Condense the post on the WTO Trade Facilitation Agreement into two sentences.

Quoted text:
##############################

This post originally appeared on Richard Bistrong’s blog on August 3, 2015. View the original article here.

The World Trade Organization’s (WTO) Trade Facilitation Agreement (TFA) may seem to be an odd topic for an anti-corruption blog but it is not. It has everything to do with good governance and addressing the demand side of corruption at the border. But in order to understand the relationship one must understand what Trade Facilitation is and how exactly it addresses public corruption at Customs.

The WTO defines trade facilitation as “the simplification and harmonisation of international trade procedures” covering the “activities, practices and formalities involved in collecting, presenting, communicating and processing data required for the movement of goods in international trade.” The main features of the TFA include: required publication of regulations and fees; appeal-and-comment rights when new regulations are introduced; mandatory internet availability of documents and payment options; simple and clear access to overseas documents and regulations; special procedures for expedited release of air cargo and perishable goods; transit guarantees for cargoes from land-locked countries through neighboring countries to seaports without special fees; support for the use of express delivery and air cargo; requirements for clear procedures to deal with cargo holdups and releases; and technical assistance and capacity building for low-income countries to put these reforms into place.  In short, TFA provides a blueprint for customs modernization. Successful implementation will lie in the detailed work that lies ahead.

The TFA was finalized at the conclusion of the 9th Ministerial Conference in Bali, Indonesia, on December 7, 2013 (see here). It was the first WTO trade agreement concluded since 1998 and the first fully multilateral trade agreement negotiated under the auspices of the WTO. Unfortunately, India held up final approval of the TFA by linkage to an entirely separate issue addressing food stockholding programs.   Thanks to the leadership of Director-General Roberto Azevedo and persistent efforts of the U.S. Trade Representative Ambassador Michael Froman, on November 27, 2014 the WTO adopted decisions related to public stockholding for food security purposes, the TFA and the post-Bali work, which put TFA back on track for ratification and implementation.

 In spite of the touted benefits, the WTO member countries has been slow to ratify the TFA. As of June 18, 2015, only eight countries had ratified. They include: the United States, Singapore, Hong Kong, Mauritius, Malaysia, Japan, Australia and Botswana. On July 14, 2015, the European Parliament’s INTA Committee approved TFA. Each European Union member state will be counted individually. Nonetheless, two-thirds of the WTO membership, or 108 members, must ratify TFA before it is implemented. Meanwhile, the U.S. and the WTO are encouraging countries to take action before the Tenth WTO Ministerial December 15-18, 2015 in Nairobi Kenya.

##############################

Extracted information:

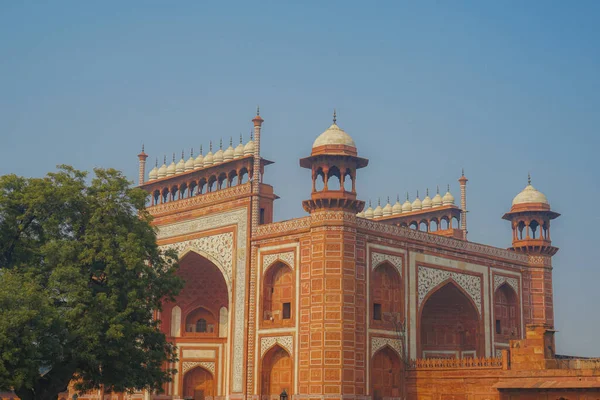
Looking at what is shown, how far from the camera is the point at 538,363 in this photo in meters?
23.1

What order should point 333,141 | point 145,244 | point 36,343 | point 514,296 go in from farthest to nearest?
point 514,296
point 333,141
point 145,244
point 36,343

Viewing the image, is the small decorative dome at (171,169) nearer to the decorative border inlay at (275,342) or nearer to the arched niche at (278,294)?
the arched niche at (278,294)

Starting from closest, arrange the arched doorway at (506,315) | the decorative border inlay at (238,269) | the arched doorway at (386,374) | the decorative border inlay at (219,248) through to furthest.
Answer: the arched doorway at (386,374), the decorative border inlay at (238,269), the decorative border inlay at (219,248), the arched doorway at (506,315)

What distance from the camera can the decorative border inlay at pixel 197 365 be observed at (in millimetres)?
28594

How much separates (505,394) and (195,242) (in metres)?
11.3

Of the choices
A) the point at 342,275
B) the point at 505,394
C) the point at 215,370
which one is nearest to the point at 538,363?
the point at 505,394

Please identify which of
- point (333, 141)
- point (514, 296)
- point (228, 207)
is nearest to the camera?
point (333, 141)

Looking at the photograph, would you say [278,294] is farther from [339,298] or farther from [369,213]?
[369,213]

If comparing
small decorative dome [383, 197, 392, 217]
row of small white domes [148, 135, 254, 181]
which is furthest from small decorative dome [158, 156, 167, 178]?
small decorative dome [383, 197, 392, 217]

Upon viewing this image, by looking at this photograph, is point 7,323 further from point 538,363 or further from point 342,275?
point 538,363

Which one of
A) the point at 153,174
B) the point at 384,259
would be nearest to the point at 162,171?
the point at 153,174

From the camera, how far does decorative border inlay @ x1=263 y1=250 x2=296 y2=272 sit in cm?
2578

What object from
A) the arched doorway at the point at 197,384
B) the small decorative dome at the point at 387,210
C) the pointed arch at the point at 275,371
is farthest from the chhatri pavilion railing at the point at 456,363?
the small decorative dome at the point at 387,210

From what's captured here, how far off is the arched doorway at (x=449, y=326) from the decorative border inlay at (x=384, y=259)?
2.64 metres
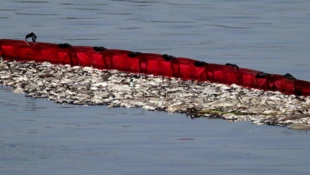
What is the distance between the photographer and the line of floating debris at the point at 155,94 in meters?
20.0

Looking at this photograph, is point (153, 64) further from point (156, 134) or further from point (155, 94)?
point (156, 134)

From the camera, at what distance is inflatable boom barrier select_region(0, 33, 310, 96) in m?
22.2

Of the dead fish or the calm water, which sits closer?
the calm water

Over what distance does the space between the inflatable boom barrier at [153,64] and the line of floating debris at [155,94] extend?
22cm

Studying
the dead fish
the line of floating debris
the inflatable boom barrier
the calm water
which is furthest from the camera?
the inflatable boom barrier

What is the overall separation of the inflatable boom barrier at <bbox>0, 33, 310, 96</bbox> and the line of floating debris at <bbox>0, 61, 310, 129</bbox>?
22 centimetres

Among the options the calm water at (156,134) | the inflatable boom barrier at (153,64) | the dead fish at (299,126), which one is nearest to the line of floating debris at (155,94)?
the dead fish at (299,126)

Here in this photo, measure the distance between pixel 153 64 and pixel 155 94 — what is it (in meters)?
2.33

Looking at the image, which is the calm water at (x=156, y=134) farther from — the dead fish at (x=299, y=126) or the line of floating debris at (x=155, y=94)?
the line of floating debris at (x=155, y=94)

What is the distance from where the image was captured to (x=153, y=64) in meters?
24.0

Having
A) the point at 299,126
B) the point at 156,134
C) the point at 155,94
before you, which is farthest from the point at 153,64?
the point at 299,126

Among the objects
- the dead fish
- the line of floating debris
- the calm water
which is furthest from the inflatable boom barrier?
the calm water

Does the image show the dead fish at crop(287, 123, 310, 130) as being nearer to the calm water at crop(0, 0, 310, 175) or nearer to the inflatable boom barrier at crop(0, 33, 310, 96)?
the calm water at crop(0, 0, 310, 175)

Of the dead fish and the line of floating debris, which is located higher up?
the line of floating debris
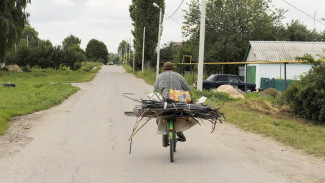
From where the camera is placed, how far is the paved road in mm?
6164

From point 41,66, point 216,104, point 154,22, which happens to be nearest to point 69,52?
point 41,66

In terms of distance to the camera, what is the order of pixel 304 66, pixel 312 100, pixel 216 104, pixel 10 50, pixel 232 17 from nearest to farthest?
1. pixel 312 100
2. pixel 216 104
3. pixel 304 66
4. pixel 10 50
5. pixel 232 17

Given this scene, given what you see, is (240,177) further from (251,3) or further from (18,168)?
(251,3)

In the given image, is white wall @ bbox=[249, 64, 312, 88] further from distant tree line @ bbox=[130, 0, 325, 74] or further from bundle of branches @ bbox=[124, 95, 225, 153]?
bundle of branches @ bbox=[124, 95, 225, 153]

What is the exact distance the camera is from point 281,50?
124 feet

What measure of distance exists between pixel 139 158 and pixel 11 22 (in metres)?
33.1

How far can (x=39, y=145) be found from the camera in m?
8.72

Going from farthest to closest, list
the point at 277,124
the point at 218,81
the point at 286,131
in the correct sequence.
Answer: the point at 218,81 → the point at 277,124 → the point at 286,131

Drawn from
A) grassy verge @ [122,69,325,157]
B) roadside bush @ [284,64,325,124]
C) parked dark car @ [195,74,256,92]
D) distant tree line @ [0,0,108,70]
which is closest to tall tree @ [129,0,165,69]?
distant tree line @ [0,0,108,70]

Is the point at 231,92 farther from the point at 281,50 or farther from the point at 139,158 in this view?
the point at 281,50

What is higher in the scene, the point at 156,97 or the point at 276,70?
the point at 276,70

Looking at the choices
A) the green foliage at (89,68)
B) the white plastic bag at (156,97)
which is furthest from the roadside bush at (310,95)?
the green foliage at (89,68)

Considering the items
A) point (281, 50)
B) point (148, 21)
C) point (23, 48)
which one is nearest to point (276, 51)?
point (281, 50)

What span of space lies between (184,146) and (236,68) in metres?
33.1
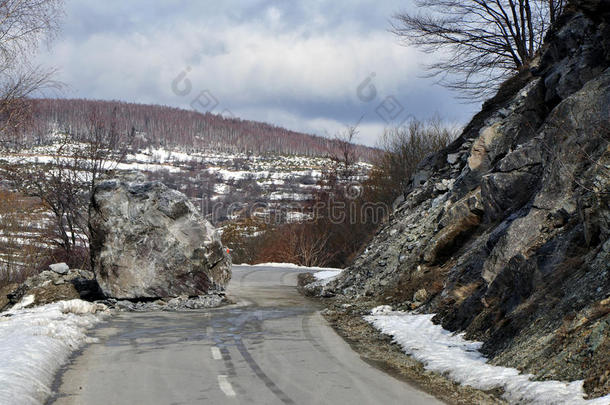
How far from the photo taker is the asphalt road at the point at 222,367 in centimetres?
625

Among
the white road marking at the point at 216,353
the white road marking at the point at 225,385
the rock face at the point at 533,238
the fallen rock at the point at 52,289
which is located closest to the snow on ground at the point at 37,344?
the fallen rock at the point at 52,289

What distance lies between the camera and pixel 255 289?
21125mm

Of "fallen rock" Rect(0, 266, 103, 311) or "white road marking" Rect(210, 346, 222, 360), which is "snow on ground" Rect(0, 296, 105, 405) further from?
"white road marking" Rect(210, 346, 222, 360)

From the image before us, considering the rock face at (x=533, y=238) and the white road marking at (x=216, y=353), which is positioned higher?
the rock face at (x=533, y=238)

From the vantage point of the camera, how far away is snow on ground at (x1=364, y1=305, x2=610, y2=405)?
227 inches

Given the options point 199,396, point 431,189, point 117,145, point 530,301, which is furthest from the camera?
point 117,145

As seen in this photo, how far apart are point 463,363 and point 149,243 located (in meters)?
10.3

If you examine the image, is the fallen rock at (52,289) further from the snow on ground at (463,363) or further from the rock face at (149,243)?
the snow on ground at (463,363)

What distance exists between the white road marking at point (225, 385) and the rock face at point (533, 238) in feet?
12.3

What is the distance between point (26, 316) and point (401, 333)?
7659 mm

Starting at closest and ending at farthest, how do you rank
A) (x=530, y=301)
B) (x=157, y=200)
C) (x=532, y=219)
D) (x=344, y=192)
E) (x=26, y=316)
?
(x=530, y=301) < (x=532, y=219) < (x=26, y=316) < (x=157, y=200) < (x=344, y=192)

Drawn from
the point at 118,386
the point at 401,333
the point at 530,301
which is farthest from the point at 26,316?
the point at 530,301

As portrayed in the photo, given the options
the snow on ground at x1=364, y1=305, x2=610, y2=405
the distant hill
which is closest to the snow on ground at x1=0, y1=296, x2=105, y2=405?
the snow on ground at x1=364, y1=305, x2=610, y2=405

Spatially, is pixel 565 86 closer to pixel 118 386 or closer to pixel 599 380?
pixel 599 380
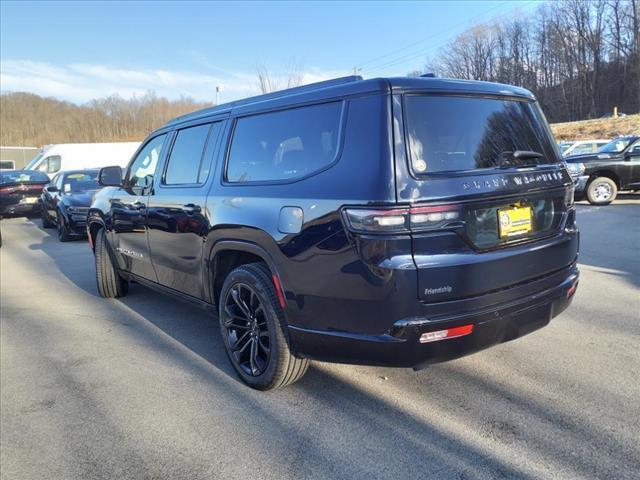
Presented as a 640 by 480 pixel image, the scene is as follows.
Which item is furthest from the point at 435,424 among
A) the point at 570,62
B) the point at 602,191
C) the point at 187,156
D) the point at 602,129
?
the point at 570,62

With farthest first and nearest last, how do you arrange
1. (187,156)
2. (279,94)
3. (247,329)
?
(187,156) < (247,329) < (279,94)

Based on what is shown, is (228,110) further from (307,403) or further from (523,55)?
(523,55)

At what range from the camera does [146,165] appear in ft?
16.2

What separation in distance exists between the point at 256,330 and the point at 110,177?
2873mm

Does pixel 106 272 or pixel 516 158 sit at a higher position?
pixel 516 158

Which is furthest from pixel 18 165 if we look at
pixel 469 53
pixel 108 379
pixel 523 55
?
pixel 523 55

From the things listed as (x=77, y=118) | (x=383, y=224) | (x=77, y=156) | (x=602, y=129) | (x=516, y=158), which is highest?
(x=77, y=118)

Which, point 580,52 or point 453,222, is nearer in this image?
point 453,222

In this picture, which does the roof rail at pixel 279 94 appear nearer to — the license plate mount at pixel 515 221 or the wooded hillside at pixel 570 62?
the license plate mount at pixel 515 221

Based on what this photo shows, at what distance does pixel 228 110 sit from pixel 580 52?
75.2m

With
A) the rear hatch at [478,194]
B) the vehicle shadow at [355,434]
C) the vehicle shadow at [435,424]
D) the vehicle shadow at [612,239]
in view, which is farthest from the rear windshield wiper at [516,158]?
the vehicle shadow at [612,239]

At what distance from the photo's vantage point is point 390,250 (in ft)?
8.00

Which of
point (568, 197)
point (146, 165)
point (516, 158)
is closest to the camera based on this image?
point (516, 158)

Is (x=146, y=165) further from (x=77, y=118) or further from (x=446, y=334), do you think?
(x=77, y=118)
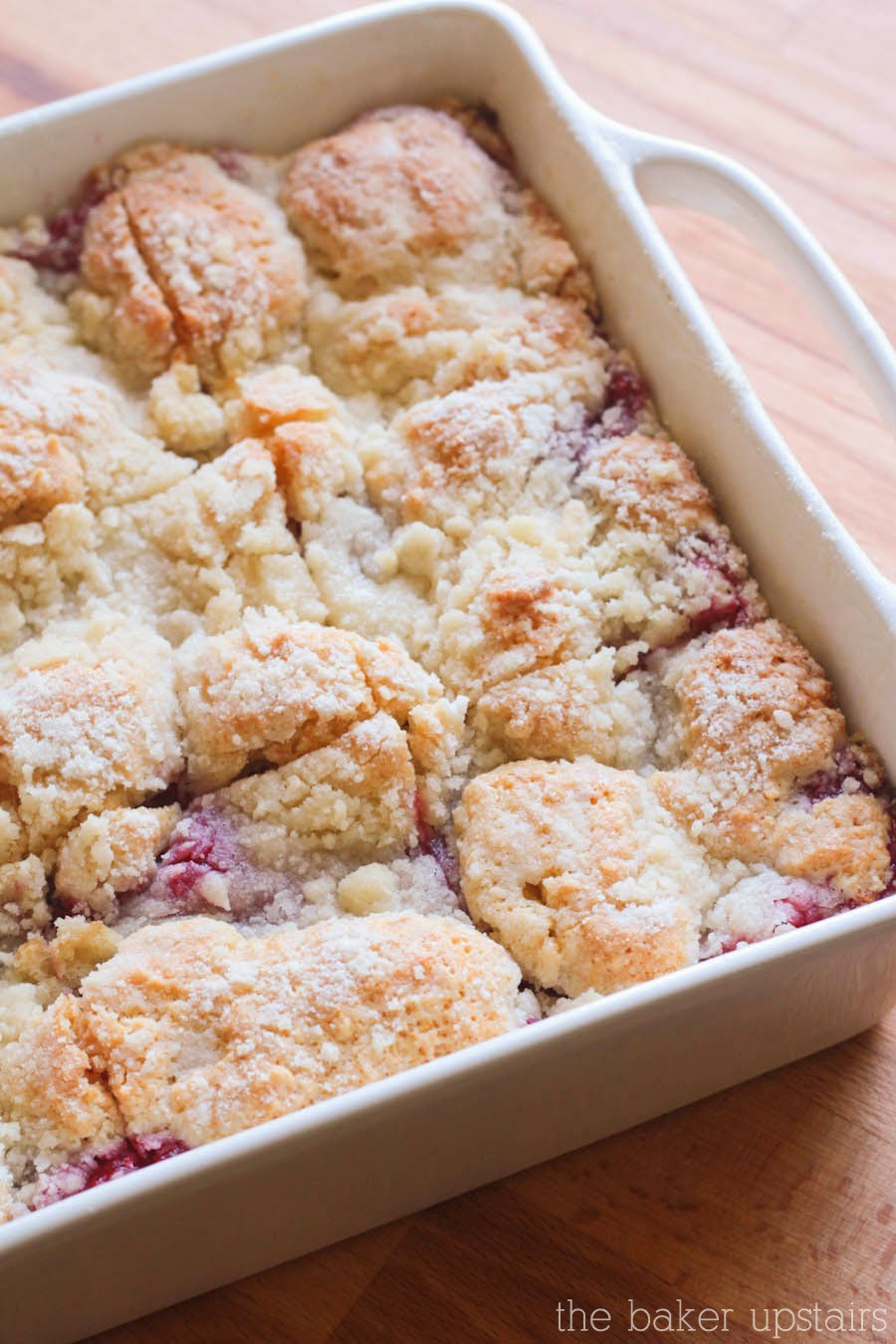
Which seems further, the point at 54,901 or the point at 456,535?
the point at 456,535

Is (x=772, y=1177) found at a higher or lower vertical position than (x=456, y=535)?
lower

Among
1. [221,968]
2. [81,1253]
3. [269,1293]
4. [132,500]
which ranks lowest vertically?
[269,1293]

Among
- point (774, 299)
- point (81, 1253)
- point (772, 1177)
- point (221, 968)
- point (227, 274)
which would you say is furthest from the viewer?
point (774, 299)

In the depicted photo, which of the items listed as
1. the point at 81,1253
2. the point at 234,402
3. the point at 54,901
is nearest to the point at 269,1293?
the point at 81,1253

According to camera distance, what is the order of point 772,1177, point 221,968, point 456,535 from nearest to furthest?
point 221,968, point 772,1177, point 456,535

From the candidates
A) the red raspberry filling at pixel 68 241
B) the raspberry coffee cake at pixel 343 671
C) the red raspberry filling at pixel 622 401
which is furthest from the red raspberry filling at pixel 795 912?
the red raspberry filling at pixel 68 241

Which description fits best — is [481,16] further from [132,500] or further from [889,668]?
[889,668]

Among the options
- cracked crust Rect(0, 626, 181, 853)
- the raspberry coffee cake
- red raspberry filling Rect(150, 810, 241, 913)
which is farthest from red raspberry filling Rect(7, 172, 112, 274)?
red raspberry filling Rect(150, 810, 241, 913)
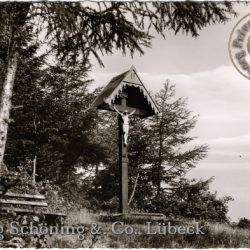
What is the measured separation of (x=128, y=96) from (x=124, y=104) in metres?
0.59

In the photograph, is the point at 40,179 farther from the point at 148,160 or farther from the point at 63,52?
the point at 63,52

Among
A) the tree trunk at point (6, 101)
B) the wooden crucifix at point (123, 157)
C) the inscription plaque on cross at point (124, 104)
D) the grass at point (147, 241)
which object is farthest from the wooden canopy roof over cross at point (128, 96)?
the grass at point (147, 241)

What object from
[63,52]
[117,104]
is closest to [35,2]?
[63,52]

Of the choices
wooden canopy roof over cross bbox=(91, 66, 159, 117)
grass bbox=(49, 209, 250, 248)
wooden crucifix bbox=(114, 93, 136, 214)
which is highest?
wooden canopy roof over cross bbox=(91, 66, 159, 117)

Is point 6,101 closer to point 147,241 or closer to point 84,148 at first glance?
point 147,241

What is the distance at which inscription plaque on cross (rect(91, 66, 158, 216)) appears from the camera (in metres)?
10.0

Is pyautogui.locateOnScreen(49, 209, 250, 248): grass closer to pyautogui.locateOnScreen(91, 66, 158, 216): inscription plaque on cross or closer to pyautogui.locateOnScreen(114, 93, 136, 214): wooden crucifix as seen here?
pyautogui.locateOnScreen(114, 93, 136, 214): wooden crucifix

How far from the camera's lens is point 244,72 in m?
8.31

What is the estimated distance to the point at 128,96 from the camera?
11.2m

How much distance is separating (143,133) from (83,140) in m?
2.69

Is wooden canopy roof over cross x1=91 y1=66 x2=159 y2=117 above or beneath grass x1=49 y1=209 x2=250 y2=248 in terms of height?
above

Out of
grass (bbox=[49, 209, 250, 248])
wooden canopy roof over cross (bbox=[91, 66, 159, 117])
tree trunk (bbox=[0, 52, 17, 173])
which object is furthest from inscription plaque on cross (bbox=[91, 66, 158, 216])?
tree trunk (bbox=[0, 52, 17, 173])

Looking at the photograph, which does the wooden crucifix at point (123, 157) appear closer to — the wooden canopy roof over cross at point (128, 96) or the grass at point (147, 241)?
the wooden canopy roof over cross at point (128, 96)

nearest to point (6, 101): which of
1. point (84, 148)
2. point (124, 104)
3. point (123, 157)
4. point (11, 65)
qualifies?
point (11, 65)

##############################

Result of this task:
The WTO's Trade Facilitation Agreement, finalized in Bali on December 7, 2013, provides a blueprint for customs modernization through measures such as required publication of regulations and fees, internet availability of documents and payment options, and expedited release of air cargo and perishable goods, which the post links to good governance and the demand side of corruption at the border. After India held up final approval over food stockholding, WTO decisions on November 27, 2014 put the agreement back on track, yet ratification has been slow: only eight countries had ratified as of June 18, 2015, while two-thirds of the membership, or 108 members, must ratify before it is implemented.